Never a problem when your Vcc looks like a 2 ohm load and you've only got
a handful of TTL I/Os to/from your "source"!

Problem is when you're given an interface that was *designed* to
connect one board to another INSIDE an instrument and then told to
extend it a couple of feet OUTSIDE the instrument (so the device
can be hidden to reduce clutter on the bridge).

THEN, told to make that *30* ft and denied a power supply at
the remote end of the cable!

"We won't be able to use PGDs because we can't deliver that
much power FROM THE INSTRUMENT. And, all of the control logic
draws way too much current for the functionality it provides.
And, drop-in CMOS counterparts aren't available. And, there's
way too much C in the cable for those TTL signals. And you've
already committed to the aluminum castings for the case. And..."

[The idea/feasability of using an MCU for such a function, back
then, was just plain silly!]

That's what happens when a company lets "sales/marketing" drive
their product development, unconditionally. You need "adults"
that can make them understand the consequences of their fantasies!

OTOH, the salesman who boasted he could sell hundreds of these
"if you could extend the cable to 30 ft" was never heard from,
again!

[Valuable lesson learned. There and at all subsequent employers
and clients, I did my own market research USING THEIR SALES RECORDS
to argue against the inevitable "kitchen sink" requirements lists
that invariably came along. "Yeah, I know you, as a salesman,
don't want to lose ANY sale because of some missing capability.
BUT, you have to realize that these capabilities come with costs;
figure out the ESSENTIAL features and then learn how to spin those
to your customers!"]

So, I turned lemons into lemonade: left the hardware run continuously
(eliminating the start-up delay necessary to "acquire signal") and
just turned the power switch into a "display blank" and "controls
inhibit" function.

But, the prototype board -- instead of being ready for production
for the previous design requirements -- had to be completely
redone (we had a small etch tank so we could print 2 layer protos
in-house so this was just an annoyance).

This will drive a blue or whatever LED from a low voltage supply.

Loading Image...

It is possible you were remembering my posting this in April 2016:

<https://www.dropbox.com/scl/fi/8n4fz5o0r79rkmbn05j1a/micropowerBoost.pdf?rlkey=v1w9vm0his1pzd3lwd93dsm3v&st=5x8irpk6&raw=1>

All power flows through the inductor. The ESD diodes are only involved
during startup, once oscillator running the output stage n-fet is the
boost switch and the p-fet is the synchronous rectifier. A version built
using 74HC132 was in a successful product which needed micropower 5V
from 2-3V input.

piglet

I was originally just going to copy the circuit of the headphone
amplifier in a Marantz CD player (why bother to re-invent the wheel?),
then I spotted that they used a 100-ohm resistor in series with the
headphone socket. This would remove the damping, so that headphones
with any unwanted resonances wouldn't give as good sound quality as they
would have been capable of if they had been fed from a low impedance.

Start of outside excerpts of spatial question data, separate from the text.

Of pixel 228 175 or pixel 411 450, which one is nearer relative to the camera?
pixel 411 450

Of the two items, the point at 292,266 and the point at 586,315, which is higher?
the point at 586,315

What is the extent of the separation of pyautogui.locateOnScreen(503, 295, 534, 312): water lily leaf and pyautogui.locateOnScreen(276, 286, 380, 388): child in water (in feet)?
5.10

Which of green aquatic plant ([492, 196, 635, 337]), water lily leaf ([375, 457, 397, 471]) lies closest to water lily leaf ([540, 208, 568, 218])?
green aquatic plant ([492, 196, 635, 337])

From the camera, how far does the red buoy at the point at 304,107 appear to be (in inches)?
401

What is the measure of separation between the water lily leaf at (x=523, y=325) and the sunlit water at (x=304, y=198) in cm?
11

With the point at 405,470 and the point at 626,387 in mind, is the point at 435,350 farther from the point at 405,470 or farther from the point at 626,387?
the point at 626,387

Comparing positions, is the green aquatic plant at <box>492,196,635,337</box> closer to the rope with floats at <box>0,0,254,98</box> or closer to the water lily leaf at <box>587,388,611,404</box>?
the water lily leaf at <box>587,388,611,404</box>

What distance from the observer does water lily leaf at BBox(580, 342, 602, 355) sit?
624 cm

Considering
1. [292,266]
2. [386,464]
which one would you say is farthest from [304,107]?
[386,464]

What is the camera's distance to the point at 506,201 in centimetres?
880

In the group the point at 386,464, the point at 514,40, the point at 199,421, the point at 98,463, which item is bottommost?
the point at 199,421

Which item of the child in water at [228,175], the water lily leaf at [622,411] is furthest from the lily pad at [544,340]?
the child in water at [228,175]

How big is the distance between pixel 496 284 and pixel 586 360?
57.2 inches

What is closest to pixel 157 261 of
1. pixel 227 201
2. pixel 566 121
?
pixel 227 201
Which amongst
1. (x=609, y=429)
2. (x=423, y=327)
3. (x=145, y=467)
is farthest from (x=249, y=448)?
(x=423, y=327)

To keep the output impedance low, I took the feedback from the output
terminals.and put the 100-ohm resistors in the collector circuit, where
they would still limit the output current to a safe value that wouldn't
destroy the headphones.

The volume control circuit was derived from a Doug Self design in which
he used a unity-gain buffer to minimise the loading on the pot wiper. I
had a bagfull of 5k twin-gang pots, so I decided that I could omit the
buffer as long as the feedback resistors around the op-amp were high
compared with the pot itself. The pot is linear but the scale is
approximately in dB, which works a lot better than trying to make two
logarithmic pots track accurately together (or buying some exotic and
expensive controls).

Originally I was aiming for similar gain characteristics to the line
driver amplifier (pot half-way up = 0dBm output) but I found that was
far too much gain and the volume control never needed to go beyond a
quarter of a turn. The input signals going into all the output stages
are around -10dBu with a cartridge giving around -45dBu on an 'average'
record; this allows 30dB headroom before the volume control, which is
necessary to avoid clipping the crackles from a damaged 78.

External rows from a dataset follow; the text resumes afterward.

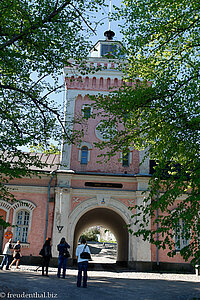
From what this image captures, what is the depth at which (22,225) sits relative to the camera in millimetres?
19141

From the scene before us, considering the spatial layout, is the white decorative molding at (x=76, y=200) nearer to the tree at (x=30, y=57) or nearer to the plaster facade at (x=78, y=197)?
the plaster facade at (x=78, y=197)

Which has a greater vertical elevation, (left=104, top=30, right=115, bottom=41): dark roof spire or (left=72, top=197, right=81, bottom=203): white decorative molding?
(left=104, top=30, right=115, bottom=41): dark roof spire

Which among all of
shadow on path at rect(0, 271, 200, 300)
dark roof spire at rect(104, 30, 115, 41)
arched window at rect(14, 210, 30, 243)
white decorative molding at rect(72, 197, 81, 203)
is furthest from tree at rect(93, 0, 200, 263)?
dark roof spire at rect(104, 30, 115, 41)

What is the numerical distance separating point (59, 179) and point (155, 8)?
11593 millimetres

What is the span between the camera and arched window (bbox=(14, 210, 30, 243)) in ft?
62.2

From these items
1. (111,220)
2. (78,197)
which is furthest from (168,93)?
(111,220)

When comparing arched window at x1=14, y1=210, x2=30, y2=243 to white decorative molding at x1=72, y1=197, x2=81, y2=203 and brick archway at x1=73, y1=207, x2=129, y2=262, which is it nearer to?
white decorative molding at x1=72, y1=197, x2=81, y2=203

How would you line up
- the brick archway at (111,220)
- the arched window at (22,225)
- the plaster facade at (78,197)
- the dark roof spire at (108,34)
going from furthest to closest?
the dark roof spire at (108,34)
the brick archway at (111,220)
the arched window at (22,225)
the plaster facade at (78,197)

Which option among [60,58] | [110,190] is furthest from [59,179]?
[60,58]

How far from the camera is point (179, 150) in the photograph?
10.7 metres

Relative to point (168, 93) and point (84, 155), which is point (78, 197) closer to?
point (84, 155)

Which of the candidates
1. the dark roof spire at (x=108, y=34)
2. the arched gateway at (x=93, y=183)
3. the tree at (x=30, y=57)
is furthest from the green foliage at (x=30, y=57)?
the dark roof spire at (x=108, y=34)

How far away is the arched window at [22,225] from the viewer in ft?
62.2

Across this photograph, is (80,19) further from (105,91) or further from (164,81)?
(105,91)
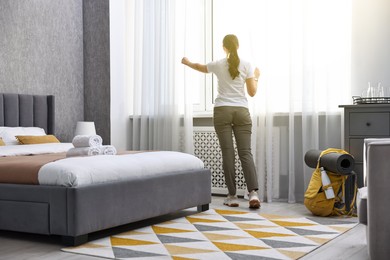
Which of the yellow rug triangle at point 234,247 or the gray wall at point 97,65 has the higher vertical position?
the gray wall at point 97,65

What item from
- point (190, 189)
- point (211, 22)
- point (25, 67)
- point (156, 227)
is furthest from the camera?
point (211, 22)

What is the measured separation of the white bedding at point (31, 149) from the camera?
4.17m

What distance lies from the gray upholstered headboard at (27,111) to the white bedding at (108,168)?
1742mm

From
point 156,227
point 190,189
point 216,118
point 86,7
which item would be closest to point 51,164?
point 156,227

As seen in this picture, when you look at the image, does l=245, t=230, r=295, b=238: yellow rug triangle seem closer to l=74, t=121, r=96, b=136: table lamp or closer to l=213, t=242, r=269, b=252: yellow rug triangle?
l=213, t=242, r=269, b=252: yellow rug triangle

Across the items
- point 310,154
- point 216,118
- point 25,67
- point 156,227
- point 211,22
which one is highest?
point 211,22

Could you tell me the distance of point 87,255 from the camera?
305 cm

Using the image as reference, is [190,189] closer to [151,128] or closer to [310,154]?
[310,154]

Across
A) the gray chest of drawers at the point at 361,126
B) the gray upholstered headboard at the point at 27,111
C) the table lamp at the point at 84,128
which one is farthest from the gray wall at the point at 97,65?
the gray chest of drawers at the point at 361,126

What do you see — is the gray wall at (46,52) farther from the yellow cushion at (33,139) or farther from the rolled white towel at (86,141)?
the rolled white towel at (86,141)

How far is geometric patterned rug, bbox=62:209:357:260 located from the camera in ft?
10.2

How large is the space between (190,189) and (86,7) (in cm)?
291

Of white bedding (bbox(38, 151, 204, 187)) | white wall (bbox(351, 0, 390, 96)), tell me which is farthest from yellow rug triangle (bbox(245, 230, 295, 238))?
white wall (bbox(351, 0, 390, 96))

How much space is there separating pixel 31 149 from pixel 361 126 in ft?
8.41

The circuit I finished up with actually generates a loss, rather than a
gain, but that gives a more favourable pot setting for comfortable
listening. Despite not workoing quite as Doug Self intended, it
manages to produce a smooth transition across the middle of the scale,
without 'crowding' near the top ot the bottom.

Thanks, interesting headphones volume setting.

I find little tasks that can be done whilst waiting for the tea to
cool. The problem is that I sometimes get so engrossed in them that I
don't remember the tea until it is nearly cold.
I habitually top up the kettle straight after pouring from it. This is
a habit I acquired when using a wood-fired Kelly Kettle (AKA Storm
Kettle) to make tea for outdoor work parties. If you didn't top it up
immediately, there was a risk of burning it out.